Please repeat all the entries. Nothing may differ.

Saved data entries:
▬▬▬
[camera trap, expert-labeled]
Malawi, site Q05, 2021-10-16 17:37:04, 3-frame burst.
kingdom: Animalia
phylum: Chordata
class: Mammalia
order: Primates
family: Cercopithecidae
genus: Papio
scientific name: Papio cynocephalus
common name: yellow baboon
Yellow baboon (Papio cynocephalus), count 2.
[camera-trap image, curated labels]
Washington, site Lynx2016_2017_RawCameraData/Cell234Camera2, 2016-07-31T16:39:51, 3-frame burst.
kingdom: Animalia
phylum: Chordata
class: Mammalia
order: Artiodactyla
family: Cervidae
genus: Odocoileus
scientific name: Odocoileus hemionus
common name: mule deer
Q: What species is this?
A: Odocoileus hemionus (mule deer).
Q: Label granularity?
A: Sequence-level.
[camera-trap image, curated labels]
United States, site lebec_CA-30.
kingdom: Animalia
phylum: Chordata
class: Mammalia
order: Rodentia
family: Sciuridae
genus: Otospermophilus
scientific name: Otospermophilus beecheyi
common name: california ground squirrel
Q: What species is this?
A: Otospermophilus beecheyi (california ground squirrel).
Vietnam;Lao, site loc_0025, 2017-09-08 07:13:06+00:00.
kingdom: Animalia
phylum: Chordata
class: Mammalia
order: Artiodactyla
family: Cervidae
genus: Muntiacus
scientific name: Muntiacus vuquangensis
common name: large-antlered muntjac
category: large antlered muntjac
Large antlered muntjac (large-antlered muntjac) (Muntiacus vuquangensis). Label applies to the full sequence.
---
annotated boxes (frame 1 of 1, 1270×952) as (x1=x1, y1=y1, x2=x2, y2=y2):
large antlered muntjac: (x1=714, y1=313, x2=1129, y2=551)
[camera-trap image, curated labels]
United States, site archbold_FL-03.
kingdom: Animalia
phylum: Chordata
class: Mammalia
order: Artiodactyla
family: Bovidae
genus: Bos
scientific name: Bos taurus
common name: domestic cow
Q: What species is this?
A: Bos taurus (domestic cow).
▬▬▬
Final answer
[camera trap, expert-labeled]
Malawi, site Q05, 2021-10-16 17:37:04, 3-frame burst.
kingdom: Animalia
phylum: Chordata
class: Mammalia
order: Primates
family: Cercopithecidae
genus: Papio
scientific name: Papio cynocephalus
common name: yellow baboon
Yellow baboon (Papio cynocephalus), count 2.
[camera-trap image, curated labels]
Washington, site Lynx2016_2017_RawCameraData/Cell234Camera2, 2016-07-31T16:39:51, 3-frame burst.
kingdom: Animalia
phylum: Chordata
class: Mammalia
order: Artiodactyla
family: Cervidae
genus: Odocoileus
scientific name: Odocoileus hemionus
common name: mule deer
Q: What species is this?
A: Odocoileus hemionus (mule deer).
Q: Label granularity?
A: Sequence-level.
[camera-trap image, curated labels]
United States, site lebec_CA-30.
kingdom: Animalia
phylum: Chordata
class: Mammalia
order: Rodentia
family: Sciuridae
genus: Otospermophilus
scientific name: Otospermophilus beecheyi
common name: california ground squirrel
Q: What species is this?
A: Otospermophilus beecheyi (california ground squirrel).
Vietnam;Lao, site loc_0025, 2017-09-08 07:13:06+00:00.
kingdom: Animalia
phylum: Chordata
class: Mammalia
order: Artiodactyla
family: Cervidae
genus: Muntiacus
scientific name: Muntiacus vuquangensis
common name: large-antlered muntjac
category: large antlered muntjac
Large antlered muntjac (large-antlered muntjac) (Muntiacus vuquangensis). Label applies to the full sequence.
---
annotated boxes (frame 1 of 1, 1270×952) as (x1=x1, y1=y1, x2=x2, y2=y2):
large antlered muntjac: (x1=714, y1=313, x2=1129, y2=551)
[camera-trap image, curated labels]
United States, site archbold_FL-03.
kingdom: Animalia
phylum: Chordata
class: Mammalia
order: Artiodactyla
family: Bovidae
genus: Bos
scientific name: Bos taurus
common name: domestic cow
Q: What species is this?
A: Bos taurus (domestic cow).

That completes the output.